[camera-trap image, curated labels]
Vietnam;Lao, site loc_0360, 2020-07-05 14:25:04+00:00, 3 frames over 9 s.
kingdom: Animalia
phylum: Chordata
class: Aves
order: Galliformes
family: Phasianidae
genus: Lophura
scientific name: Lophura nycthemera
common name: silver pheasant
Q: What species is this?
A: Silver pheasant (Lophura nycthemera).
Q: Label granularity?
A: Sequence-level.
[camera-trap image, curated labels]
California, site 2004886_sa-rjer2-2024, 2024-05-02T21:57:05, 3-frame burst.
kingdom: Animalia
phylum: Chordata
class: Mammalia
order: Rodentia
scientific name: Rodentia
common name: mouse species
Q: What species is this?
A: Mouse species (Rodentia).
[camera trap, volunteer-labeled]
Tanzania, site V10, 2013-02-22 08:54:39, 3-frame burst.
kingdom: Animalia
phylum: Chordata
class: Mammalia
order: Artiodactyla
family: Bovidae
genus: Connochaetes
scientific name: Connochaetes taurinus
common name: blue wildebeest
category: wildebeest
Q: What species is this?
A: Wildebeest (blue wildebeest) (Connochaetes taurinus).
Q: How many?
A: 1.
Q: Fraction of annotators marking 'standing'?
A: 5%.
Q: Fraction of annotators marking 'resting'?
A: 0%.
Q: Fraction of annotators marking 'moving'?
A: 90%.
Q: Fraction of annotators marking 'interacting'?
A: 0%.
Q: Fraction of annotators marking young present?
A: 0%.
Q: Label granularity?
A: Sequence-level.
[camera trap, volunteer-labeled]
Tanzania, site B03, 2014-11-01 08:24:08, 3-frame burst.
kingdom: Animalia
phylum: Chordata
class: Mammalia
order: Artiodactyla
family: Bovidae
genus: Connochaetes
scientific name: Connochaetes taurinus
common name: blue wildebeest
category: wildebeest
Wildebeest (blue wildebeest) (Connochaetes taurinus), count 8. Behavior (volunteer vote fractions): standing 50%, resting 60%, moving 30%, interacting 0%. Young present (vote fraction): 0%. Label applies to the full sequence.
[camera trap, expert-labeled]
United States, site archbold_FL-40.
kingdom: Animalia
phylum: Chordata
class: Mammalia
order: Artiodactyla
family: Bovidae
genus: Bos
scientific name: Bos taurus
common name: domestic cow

→ **TASK GOAL**: Transcribe each line of the material without any alteration.

→ **WRITTEN ANSWER**:
[camera-trap image, curated labels]
Vietnam;Lao, site loc_0360, 2020-07-05 14:25:04+00:00, 3 frames over 9 s.
kingdom: Animalia
phylum: Chordata
class: Aves
order: Galliformes
family: Phasianidae
genus: Lophura
scientific name: Lophura nycthemera
common name: silver pheasant
Q: What species is this?
A: Silver pheasant (Lophura nycthemera).
Q: Label granularity?
A: Sequence-level.
[camera-trap image, curated labels]
California, site 2004886_sa-rjer2-2024, 2024-05-02T21:57:05, 3-frame burst.
kingdom: Animalia
phylum: Chordata
class: Mammalia
order: Rodentia
scientific name: Rodentia
common name: mouse species
Q: What species is this?
A: Mouse species (Rodentia).
[camera trap, volunteer-labeled]
Tanzania, site V10, 2013-02-22 08:54:39, 3-frame burst.
kingdom: Animalia
phylum: Chordata
class: Mammalia
order: Artiodactyla
family: Bovidae
genus: Connochaetes
scientific name: Connochaetes taurinus
common name: blue wildebeest
category: wildebeest
Q: What species is this?
A: Wildebeest (blue wildebeest) (Connochaetes taurinus).
Q: How many?
A: 1.
Q: Fraction of annotators marking 'standing'?
A: 5%.
Q: Fraction of annotators marking 'resting'?
A: 0%.
Q: Fraction of annotators marking 'moving'?
A: 90%.
Q: Fraction of annotators marking 'interacting'?
A: 0%.
Q: Fraction of annotators marking young present?
A: 0%.
Q: Label granularity?
A: Sequence-level.
[camera trap, volunteer-labeled]
Tanzania, site B03, 2014-11-01 08:24:08, 3-frame burst.
kingdom: Animalia
phylum: Chordata
class: Mammalia
order: Artiodactyla
family: Bovidae
genus: Connochaetes
scientific name: Connochaetes taurinus
common name: blue wildebeest
category: wildebeest
Wildebeest (blue wildebeest) (Connochaetes taurinus), count 8. Behavior (volunteer vote fractions): standing 50%, resting 60%, moving 30%, interacting 0%. Young present (vote fraction): 0%. Label applies to the full sequence.
[camera trap, expert-labeled]
United States, site archbold_FL-40.
kingdom: Animalia
phylum: Chordata
class: Mammalia
order: Artiodactyla
family: Bovidae
genus: Bos
scientific name: Bos taurus
common name: domestic cow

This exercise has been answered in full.